4.6 Linear Regression



Correlation


Define correlation

the relationship between 2 variables.

image with 7 scatter plots all in first quadrant coordinate planes with correlation coefficients labeled underneath. 1st: dots are basically in a straight line sloping down from left to right. This graph is labeled -1 . 2nd: dots are still sloping down from left to right but they are more scattered than the 1st plot. This graph is labeled -0.8 (weak negative correlation). 3rd:Random scattering of points but still largely decreasing from left to right--labeled -0.3. 4th: randomly scattered points with no clear direction--labeled 0. 5th: Random scattering of points but largely increasing from left to right--labeled 0.3. 6th: dots are still increasing from left to right but they are more linear than the previous graph. This graph is labeled 0.8. 7th: The dots are basically in a straight line sloping up from left to right. This graph is labeled 1.

Linear Regression

\(\hat y=b+mx\)

The regression equation expresses a relationship between x and y.

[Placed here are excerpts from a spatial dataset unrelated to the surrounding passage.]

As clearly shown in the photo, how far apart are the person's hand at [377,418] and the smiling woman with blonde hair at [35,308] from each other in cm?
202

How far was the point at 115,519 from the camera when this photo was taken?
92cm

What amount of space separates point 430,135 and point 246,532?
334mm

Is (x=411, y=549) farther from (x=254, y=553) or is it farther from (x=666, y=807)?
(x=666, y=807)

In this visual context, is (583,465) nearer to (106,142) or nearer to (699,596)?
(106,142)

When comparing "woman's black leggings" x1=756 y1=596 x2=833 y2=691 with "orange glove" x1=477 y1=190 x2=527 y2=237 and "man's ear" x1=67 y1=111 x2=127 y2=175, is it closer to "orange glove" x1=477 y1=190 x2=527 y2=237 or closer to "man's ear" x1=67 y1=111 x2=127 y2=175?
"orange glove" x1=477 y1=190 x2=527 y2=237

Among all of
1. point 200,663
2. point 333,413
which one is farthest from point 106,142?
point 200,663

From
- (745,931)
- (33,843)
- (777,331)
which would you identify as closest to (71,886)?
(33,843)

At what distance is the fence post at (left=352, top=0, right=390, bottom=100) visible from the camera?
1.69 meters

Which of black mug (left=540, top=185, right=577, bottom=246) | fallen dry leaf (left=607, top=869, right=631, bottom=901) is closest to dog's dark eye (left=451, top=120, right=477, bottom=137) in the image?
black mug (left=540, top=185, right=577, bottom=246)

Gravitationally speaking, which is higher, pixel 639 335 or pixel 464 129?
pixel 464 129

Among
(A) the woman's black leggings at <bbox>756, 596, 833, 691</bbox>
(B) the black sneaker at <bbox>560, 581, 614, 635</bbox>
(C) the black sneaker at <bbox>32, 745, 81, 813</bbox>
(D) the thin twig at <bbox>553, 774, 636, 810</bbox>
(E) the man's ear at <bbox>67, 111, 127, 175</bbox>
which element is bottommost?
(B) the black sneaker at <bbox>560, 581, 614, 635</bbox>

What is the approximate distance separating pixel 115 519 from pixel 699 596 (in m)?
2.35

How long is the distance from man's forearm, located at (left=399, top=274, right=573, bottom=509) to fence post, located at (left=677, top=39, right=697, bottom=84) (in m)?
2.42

In the regression equation, what do each of these variables represent?


x:

the independent quantity

y:

the dependent quantity

m:

the slope

b:

the y-intercept

StatCrunch enter sample data in two columns, then select Stat → Regression → Simple Linear

  1. Cricket Chirping Frequency and Temperature: Load the chirping frequency data for the striped ground cricket at various ground temperatures. Construct a scatterplot, and run a Regression and Correlation Test using α = 0.01. Determine whether there is sufficient evidence to support a claim of a linear correlation between chirping frequency and ground temperature.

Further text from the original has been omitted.